Se a tudo isto juntarmos os desmandos próprios da juventude em bando, fora de casa, os calotes por pagar em épocas de mesada curta ou de noitada longa, a boa vida de alguns que se podiam dar ao luxo de chumbar numa cadeira para ter um ano a mais de pândega e a jactância de quem se prepara para vir a ser a inteligência do reino, teremos o quadro quase pintado.
E digo quase, porque faltam ainda duas pinceladas. Antes de mais, o desprezo com que o estudante, alcandorado na Alta da cidade, tratava o povo que habitava a Baixa, chamando-lhe futrica, palavra que fede a metros de distância e que se admite que derive de fitricafilho de tricana – que o mesmo seria dizer "filho da mãe"…
E, por último – cherchez la femme! –, contam os livros que as tricanas, para além de se permitirem certas liberdades com os estudantes, sempre torciam pelos de fora, aquando dos arraiais de pancadaria com os da casa!
Torceriam? Provavelmente sim, já que é histórica e compreensível a atracção da mulher de Coimbra pela estudantagem jovem, irreverente, bem-falante e galanteadora, passaporte-quimera para uma vida melhor. Mas haverá que dar algum desconto, porque as crónicas da época foram escritas por quem sabia escrever, ou seja, pelos os ocupantes.
O conflito durou séculos. Continuava vivo no séc. XIX, altura em que, como muito bem retrata Eça de Queiroz no Conde de Abranhos, futricas e estudantes eram duas classes imiscíveis.
Mas chegou um belo dia o séc. XX e, com ele, o futebol. E o conflito encontrou um outro tabuleiro onde dissipar as suas tensões. A pancadaria mudou-se então das tabernas e ruelas da Baixa para o peão da Arregaça e a bancada do Santa Cruz, alimentando uma rivalidade Académica - União que durou até aos anos 70. E a ciumeira deixou de ser exclusiva da sorte aos amores para passar a abarcar também a sorte ao jogo.
Depois de um quadro destes, custa-me explicar de que lado estariam os bons e os maus neste conflito, como aliás em muitos outros que grassam por esse mundo fora. Dependerá sempre do ponto de vista. Como diria o outro: – É a vida...
Zé Veloso

07 abril 2010

TRICANAS, XAILES E CAPAS. TRANSFORMA-SE O AMADOR NA COUSA AMADA…

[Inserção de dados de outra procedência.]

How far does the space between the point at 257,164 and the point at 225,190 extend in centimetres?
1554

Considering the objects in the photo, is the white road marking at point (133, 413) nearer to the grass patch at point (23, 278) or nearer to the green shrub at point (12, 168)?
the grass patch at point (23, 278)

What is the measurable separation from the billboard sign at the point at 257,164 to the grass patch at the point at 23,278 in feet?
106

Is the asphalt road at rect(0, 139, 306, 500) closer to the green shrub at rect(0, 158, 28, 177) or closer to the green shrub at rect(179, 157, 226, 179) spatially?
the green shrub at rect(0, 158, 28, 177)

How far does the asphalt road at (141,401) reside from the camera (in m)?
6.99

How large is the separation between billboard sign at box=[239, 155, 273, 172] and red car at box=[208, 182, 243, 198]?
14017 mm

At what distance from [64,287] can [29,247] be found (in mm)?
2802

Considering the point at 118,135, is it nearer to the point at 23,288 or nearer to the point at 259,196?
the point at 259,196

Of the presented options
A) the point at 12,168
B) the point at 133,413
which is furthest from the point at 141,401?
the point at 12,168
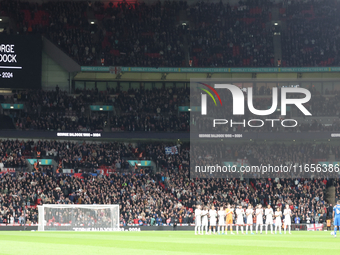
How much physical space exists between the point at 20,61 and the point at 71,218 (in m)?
18.8

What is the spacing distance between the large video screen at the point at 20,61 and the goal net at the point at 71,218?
53.5ft

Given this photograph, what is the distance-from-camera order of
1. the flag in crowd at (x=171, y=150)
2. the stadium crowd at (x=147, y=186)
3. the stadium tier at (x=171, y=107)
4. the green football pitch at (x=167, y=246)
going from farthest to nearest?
the flag in crowd at (x=171, y=150), the stadium tier at (x=171, y=107), the stadium crowd at (x=147, y=186), the green football pitch at (x=167, y=246)

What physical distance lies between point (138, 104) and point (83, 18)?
11.2 m

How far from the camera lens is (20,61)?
47406 mm

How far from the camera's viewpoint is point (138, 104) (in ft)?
170

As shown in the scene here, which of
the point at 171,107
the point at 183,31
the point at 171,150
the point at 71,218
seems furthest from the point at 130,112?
the point at 71,218

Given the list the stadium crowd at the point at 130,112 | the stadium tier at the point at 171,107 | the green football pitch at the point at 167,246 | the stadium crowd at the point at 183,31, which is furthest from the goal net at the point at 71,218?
the stadium crowd at the point at 183,31

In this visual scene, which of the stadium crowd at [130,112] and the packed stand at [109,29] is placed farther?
the packed stand at [109,29]

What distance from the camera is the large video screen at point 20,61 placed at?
154 ft

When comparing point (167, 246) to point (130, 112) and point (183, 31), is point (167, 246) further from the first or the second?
point (183, 31)

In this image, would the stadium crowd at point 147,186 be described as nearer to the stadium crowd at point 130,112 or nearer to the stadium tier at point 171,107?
the stadium tier at point 171,107

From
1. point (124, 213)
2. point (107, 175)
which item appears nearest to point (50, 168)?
point (107, 175)

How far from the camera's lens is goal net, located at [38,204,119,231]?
34.6 meters

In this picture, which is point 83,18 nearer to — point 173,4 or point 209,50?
point 173,4
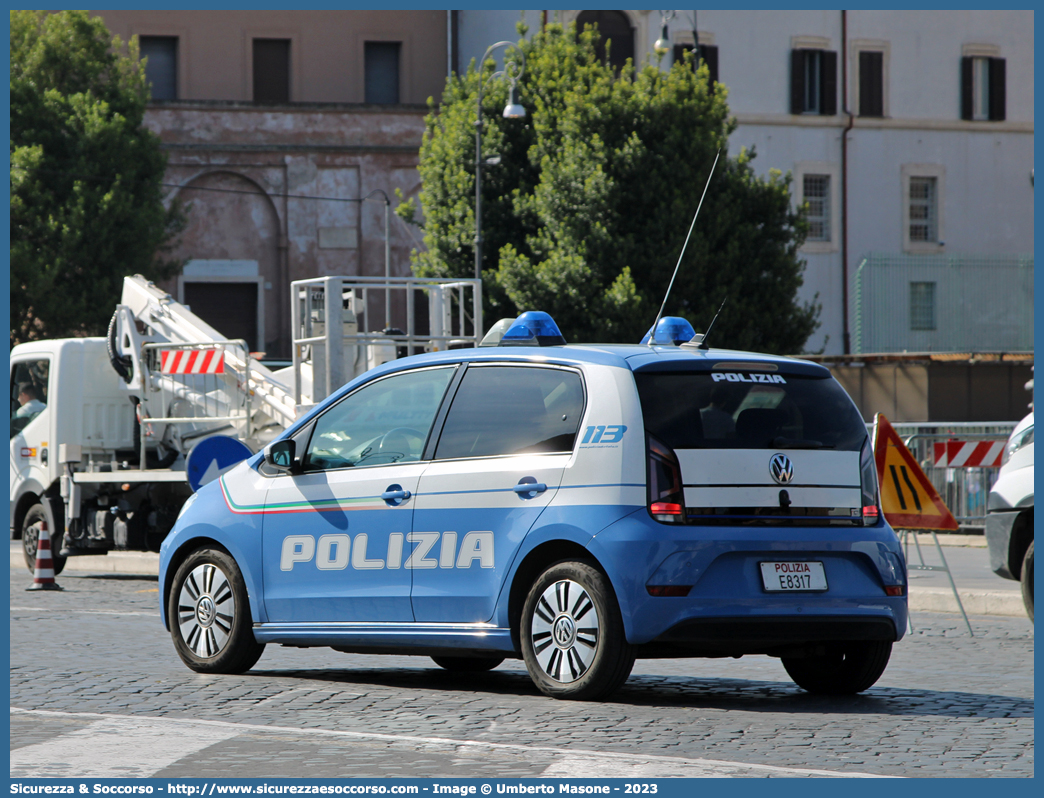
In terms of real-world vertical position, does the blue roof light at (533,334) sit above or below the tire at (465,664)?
above

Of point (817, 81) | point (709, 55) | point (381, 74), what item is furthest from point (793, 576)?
point (817, 81)

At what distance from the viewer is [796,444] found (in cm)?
754

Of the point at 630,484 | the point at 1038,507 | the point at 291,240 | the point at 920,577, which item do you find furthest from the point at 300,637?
the point at 291,240

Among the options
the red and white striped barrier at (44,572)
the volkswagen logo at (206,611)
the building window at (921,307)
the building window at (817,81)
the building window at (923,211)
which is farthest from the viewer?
the building window at (923,211)

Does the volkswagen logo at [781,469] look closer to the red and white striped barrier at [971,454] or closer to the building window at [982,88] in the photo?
the red and white striped barrier at [971,454]

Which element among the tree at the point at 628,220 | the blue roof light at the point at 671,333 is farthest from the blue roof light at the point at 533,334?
the tree at the point at 628,220

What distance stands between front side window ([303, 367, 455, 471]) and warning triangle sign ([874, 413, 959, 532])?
15.1ft

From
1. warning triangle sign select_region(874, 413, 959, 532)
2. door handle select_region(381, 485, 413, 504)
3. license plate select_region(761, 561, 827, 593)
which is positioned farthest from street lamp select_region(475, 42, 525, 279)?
license plate select_region(761, 561, 827, 593)

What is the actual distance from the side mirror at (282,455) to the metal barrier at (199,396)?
25.5 ft

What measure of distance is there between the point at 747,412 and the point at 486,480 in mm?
1260

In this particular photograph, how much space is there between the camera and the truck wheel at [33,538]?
17.2m

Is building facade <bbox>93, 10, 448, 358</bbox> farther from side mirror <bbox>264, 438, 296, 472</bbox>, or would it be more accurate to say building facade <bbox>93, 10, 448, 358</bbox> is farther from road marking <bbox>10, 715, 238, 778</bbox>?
road marking <bbox>10, 715, 238, 778</bbox>

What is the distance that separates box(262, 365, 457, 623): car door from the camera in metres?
8.08

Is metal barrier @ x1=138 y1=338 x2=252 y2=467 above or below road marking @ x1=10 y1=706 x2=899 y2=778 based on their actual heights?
above
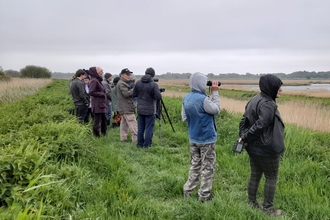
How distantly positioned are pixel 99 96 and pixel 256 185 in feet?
14.7

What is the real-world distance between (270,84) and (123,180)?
240 cm

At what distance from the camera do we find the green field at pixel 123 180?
2.84m

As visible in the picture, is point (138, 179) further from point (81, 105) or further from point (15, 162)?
point (81, 105)

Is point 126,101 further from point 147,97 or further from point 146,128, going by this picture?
point 146,128

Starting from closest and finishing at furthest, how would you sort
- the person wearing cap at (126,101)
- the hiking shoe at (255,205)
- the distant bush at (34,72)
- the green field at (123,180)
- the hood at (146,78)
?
the green field at (123,180) < the hiking shoe at (255,205) < the hood at (146,78) < the person wearing cap at (126,101) < the distant bush at (34,72)

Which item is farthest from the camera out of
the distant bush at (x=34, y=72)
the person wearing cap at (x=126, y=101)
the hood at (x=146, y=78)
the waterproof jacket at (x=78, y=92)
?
the distant bush at (x=34, y=72)

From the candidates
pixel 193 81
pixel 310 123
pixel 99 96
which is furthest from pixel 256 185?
pixel 310 123

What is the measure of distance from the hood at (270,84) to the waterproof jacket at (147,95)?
3326 mm

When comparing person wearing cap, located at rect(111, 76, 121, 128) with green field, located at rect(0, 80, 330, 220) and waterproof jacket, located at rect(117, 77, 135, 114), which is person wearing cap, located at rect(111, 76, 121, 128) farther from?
green field, located at rect(0, 80, 330, 220)

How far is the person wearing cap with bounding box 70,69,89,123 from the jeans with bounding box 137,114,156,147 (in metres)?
1.78

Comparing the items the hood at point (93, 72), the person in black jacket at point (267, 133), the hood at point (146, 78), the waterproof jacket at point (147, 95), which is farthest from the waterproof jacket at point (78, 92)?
the person in black jacket at point (267, 133)

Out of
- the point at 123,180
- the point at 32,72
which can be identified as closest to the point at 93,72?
the point at 123,180

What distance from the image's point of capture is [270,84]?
3.16 metres

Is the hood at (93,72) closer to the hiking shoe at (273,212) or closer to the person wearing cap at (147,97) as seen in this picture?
the person wearing cap at (147,97)
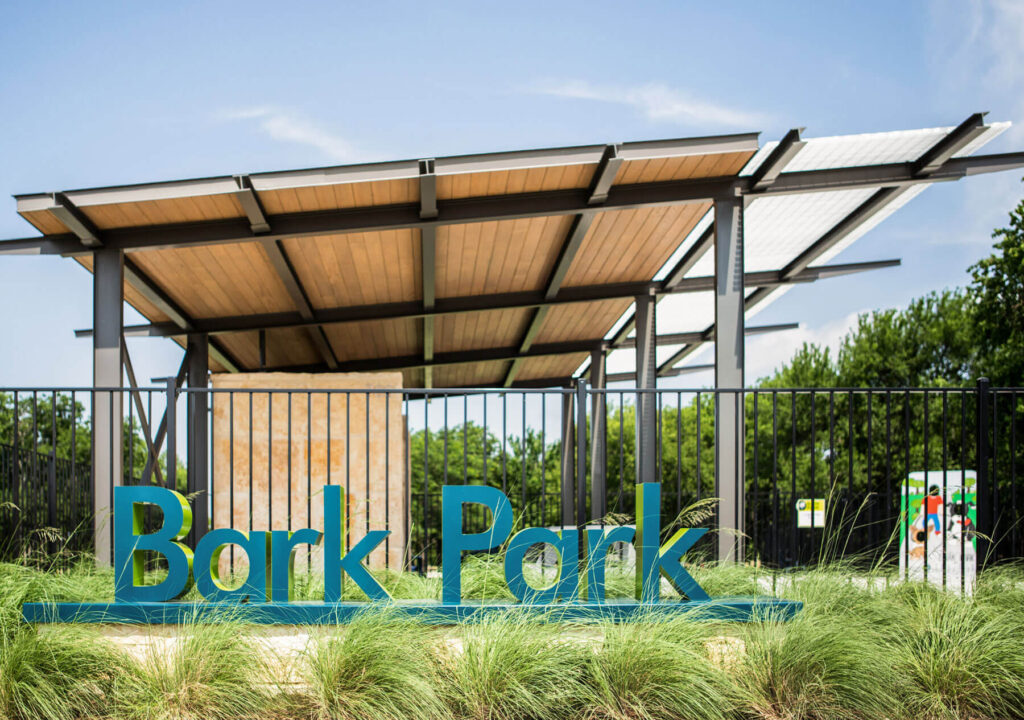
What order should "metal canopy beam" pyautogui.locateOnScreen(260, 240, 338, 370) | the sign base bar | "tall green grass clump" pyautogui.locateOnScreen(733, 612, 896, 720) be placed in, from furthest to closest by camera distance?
"metal canopy beam" pyautogui.locateOnScreen(260, 240, 338, 370) → the sign base bar → "tall green grass clump" pyautogui.locateOnScreen(733, 612, 896, 720)

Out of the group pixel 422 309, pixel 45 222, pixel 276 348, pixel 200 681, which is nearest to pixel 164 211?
pixel 45 222

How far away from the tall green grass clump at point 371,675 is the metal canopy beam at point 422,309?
7.29 m

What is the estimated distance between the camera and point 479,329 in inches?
562

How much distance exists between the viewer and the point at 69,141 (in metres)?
49.5

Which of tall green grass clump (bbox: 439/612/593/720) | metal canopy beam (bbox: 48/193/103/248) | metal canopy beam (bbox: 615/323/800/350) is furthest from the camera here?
metal canopy beam (bbox: 615/323/800/350)

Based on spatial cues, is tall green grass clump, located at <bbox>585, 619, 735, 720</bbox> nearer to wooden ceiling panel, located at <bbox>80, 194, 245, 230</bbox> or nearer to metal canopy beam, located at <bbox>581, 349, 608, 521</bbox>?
wooden ceiling panel, located at <bbox>80, 194, 245, 230</bbox>

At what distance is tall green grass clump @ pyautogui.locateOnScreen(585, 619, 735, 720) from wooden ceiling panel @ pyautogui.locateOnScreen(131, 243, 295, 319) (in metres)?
5.84

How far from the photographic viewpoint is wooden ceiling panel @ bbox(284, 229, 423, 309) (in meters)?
9.30

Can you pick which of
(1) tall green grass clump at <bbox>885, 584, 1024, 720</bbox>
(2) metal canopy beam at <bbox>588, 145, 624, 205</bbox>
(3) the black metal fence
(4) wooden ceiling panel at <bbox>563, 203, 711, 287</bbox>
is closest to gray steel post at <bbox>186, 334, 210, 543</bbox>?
(3) the black metal fence

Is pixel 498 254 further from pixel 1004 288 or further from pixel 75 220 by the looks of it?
pixel 1004 288

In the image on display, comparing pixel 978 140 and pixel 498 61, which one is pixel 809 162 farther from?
pixel 498 61

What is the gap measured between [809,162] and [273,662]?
6471mm

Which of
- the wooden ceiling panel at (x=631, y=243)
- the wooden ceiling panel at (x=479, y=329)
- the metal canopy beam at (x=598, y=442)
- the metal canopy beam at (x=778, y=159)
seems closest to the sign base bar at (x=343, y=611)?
the metal canopy beam at (x=778, y=159)

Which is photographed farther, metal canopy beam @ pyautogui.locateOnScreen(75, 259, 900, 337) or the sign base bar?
metal canopy beam @ pyautogui.locateOnScreen(75, 259, 900, 337)
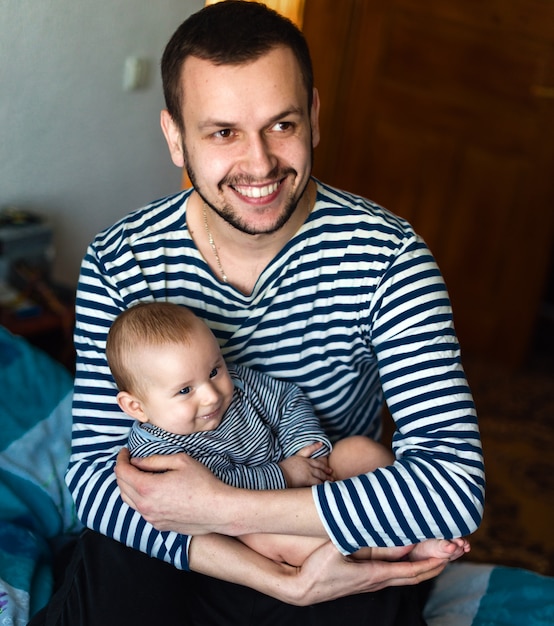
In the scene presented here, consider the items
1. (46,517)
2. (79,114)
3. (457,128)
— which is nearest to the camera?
(46,517)

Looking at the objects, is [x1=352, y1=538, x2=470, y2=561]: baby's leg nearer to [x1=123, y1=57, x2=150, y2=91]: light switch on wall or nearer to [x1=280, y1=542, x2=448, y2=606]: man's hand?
[x1=280, y1=542, x2=448, y2=606]: man's hand

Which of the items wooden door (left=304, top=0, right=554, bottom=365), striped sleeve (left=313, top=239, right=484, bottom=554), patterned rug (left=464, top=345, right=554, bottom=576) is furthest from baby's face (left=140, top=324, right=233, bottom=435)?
wooden door (left=304, top=0, right=554, bottom=365)

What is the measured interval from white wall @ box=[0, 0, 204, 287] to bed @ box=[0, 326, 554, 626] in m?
0.71

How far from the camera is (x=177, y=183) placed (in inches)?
111

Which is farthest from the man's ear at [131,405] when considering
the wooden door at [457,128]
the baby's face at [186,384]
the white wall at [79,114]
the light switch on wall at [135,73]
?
the wooden door at [457,128]

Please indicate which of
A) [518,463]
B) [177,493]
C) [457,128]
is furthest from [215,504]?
[457,128]

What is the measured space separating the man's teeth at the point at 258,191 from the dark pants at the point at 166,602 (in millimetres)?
645

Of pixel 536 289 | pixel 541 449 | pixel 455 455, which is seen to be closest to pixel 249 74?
pixel 455 455

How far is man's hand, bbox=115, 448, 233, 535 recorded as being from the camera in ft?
4.10

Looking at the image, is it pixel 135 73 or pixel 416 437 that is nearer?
pixel 416 437

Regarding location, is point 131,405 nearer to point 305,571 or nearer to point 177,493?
point 177,493

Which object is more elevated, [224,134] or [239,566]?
[224,134]

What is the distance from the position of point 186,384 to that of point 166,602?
36 cm

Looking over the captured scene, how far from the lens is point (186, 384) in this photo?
1.30 m
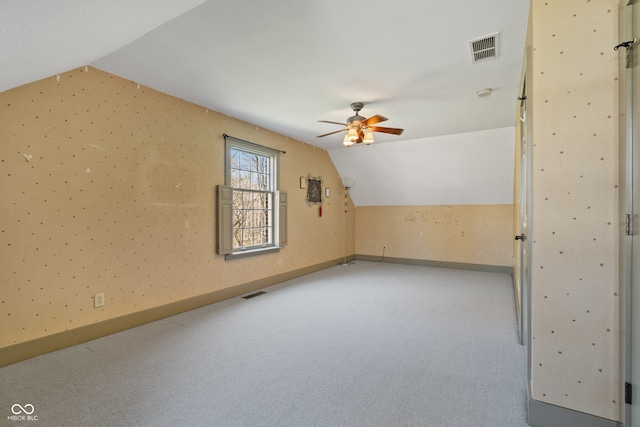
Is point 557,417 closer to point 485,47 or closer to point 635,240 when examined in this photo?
point 635,240

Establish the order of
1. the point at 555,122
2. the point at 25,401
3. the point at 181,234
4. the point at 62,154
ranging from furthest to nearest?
the point at 181,234, the point at 62,154, the point at 25,401, the point at 555,122

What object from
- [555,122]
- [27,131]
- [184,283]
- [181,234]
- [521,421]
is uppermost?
[27,131]

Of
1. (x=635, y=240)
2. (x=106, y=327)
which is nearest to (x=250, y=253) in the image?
(x=106, y=327)

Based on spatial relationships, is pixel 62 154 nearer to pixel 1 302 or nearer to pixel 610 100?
pixel 1 302

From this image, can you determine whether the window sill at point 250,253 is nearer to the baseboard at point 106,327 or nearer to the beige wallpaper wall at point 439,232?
the baseboard at point 106,327

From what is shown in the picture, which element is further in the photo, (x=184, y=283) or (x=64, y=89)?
(x=184, y=283)

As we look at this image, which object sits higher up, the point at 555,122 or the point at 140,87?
the point at 140,87

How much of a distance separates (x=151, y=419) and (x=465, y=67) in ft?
A: 12.0

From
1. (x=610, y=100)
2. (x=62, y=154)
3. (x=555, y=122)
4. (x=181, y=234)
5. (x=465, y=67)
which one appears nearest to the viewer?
(x=610, y=100)

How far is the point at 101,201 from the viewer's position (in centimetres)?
286

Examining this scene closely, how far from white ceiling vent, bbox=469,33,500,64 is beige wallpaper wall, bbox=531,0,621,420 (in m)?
0.78

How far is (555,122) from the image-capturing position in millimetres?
1584

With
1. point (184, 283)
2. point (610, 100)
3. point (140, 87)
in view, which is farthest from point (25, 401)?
point (610, 100)

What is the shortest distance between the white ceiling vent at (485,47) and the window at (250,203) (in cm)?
310
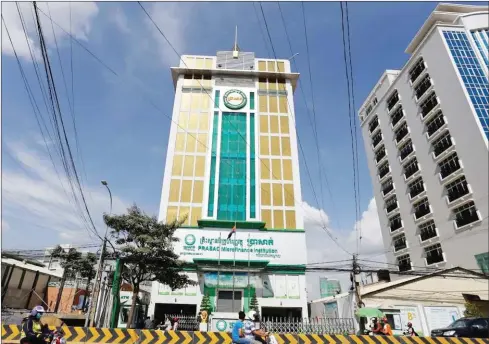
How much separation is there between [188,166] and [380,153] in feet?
112

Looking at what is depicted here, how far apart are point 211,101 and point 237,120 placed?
4465 mm

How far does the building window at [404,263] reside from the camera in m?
39.4

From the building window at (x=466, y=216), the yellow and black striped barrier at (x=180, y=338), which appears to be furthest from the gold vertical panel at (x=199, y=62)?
the building window at (x=466, y=216)

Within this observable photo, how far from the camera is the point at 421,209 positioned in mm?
35875

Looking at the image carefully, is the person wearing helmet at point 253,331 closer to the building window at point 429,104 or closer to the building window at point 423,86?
the building window at point 429,104

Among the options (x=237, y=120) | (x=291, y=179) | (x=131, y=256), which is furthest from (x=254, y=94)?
(x=131, y=256)

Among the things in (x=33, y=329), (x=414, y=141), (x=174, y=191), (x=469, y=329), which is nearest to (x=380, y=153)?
(x=414, y=141)

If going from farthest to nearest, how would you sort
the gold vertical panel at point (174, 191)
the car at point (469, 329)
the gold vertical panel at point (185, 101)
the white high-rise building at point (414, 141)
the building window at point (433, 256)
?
the gold vertical panel at point (185, 101) < the gold vertical panel at point (174, 191) < the building window at point (433, 256) < the white high-rise building at point (414, 141) < the car at point (469, 329)

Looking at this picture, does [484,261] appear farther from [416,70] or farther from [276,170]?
[416,70]

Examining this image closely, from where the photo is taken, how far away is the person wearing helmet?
22.6 ft

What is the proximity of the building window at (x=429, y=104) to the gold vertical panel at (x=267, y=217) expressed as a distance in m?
21.6

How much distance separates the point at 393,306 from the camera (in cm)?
2180

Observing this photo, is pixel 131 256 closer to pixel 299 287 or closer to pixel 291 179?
pixel 299 287

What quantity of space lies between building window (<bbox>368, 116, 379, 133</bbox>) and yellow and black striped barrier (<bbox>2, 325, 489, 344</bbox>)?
149 ft
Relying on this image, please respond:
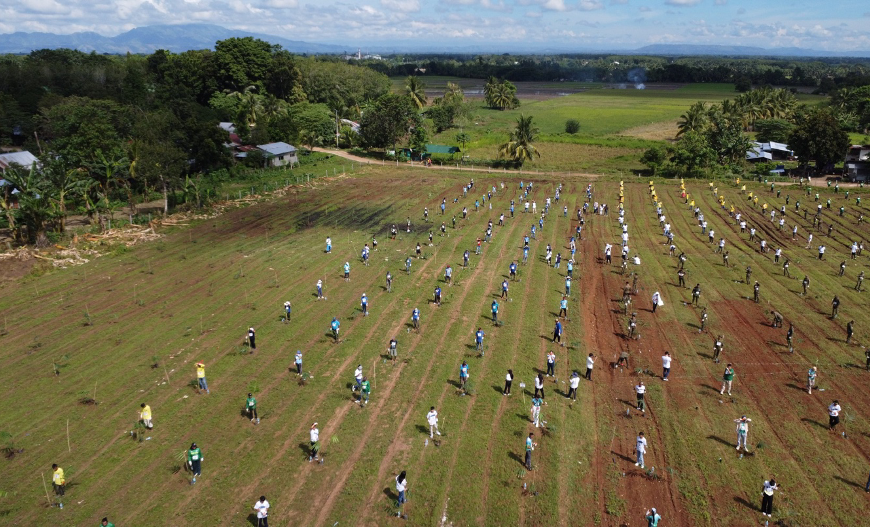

Tendo ainda nos olhos e na boca o gosto das amêndoas da Páscoa, faço o gosto à escrita voltando hoje a evocar as tricanas, as tais que os estudantes de antanho diziam ser – tal como as amêndoas – doces, bonitas e sempre bem apresentadas.
Trindade Coelho, que cursou Direito entre 1880 e 1885, dizia que tinham “uma cara quase sempre bonita, e espirrando sempre vivacidade; e naqueles braços, naquelas pernas, naquele busto, quando gesticulam, quando marcham, quando estão paradas, qualquer coisa que deve ser a própria graça, como só os artistas apreciam."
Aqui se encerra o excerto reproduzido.